_
_
Maciej Musiał często deklaruje publicznie, że jest praktykującym katolikiem przywiązanym do tradycyjnych wartości. Gwiazdor na łamach tabloidów zastanawiał się, czy wypada obchodzić urodziny w okresie postu i wyznał, że rozważa zachowanie dziewictwa aż do ślubu. W najnowszym wywiadzie dla Wprost aktor skomentował złą prasę Kosioła, zapewniając, że sam nigdy nie spotkał niemoralnego duchownego.
Moim zdaniem mówienie tylko o ciemnej stronie Kościoła, która pewnie istnieje, to przesada. Nigdy nie spotkałem złego księdza, mimo że bywam w wielu kościołach - powiedział Musiał. Cały czas poznaję nowych duchownych. Dlatego trochę mnie boli, że o polskim Kościele najczęściej mówi się tylko negatywnie.
"Hejt związany z wiarą też się zdarza. Co najdziwniejsze - od katolików. Czasami słyszę zarzuty, że to co zdarza mi się w tym temacie powiedzieć, jest pod publiczkę. Mam czyste sumienie i takimi komentarzami się nie przejmuję - zapewnia aktor. Oglądając pierwsze strony kolorowych pism widać, że istnieją lepsze formy zabiegania o popularność.

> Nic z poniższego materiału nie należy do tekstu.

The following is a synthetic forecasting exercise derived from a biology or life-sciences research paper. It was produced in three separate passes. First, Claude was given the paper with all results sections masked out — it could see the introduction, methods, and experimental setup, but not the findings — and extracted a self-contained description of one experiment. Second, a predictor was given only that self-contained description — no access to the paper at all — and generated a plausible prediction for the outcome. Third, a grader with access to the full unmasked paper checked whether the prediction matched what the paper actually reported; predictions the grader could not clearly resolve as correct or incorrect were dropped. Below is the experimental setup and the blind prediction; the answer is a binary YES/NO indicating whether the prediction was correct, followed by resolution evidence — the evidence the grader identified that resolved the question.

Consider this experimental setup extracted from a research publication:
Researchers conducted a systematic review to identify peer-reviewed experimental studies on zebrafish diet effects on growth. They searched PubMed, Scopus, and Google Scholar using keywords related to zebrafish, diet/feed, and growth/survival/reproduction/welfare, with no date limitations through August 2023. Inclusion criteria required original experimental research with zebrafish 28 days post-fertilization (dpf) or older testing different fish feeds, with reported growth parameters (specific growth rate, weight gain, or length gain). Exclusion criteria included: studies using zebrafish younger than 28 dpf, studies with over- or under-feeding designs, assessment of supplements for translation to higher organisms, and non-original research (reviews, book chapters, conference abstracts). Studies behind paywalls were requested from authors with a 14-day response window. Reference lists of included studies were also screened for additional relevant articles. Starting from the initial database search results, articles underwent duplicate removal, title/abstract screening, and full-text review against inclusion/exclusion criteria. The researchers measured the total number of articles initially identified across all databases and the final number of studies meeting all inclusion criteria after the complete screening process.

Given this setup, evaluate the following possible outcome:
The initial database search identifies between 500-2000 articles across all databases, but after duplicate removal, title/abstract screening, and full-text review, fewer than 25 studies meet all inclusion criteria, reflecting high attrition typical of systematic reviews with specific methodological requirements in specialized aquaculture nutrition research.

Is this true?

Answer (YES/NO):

Musiał nie kończy na deklaracjach. Zademonstruje swoją wiarę, czytając homilię w czasie wielkiego koncertu z okazji kanonizacji Jana Pawła II. Chwali się, że to nie przypadek, że wybrano właśnie jego:
Dla mnie udział w tych przedsięwzięciach to wielki zaszczyt. Ktoś mi nawet powiedział, że Jan Paweł II sam, tam z góry, skompletował sobie ekipę do koncertu.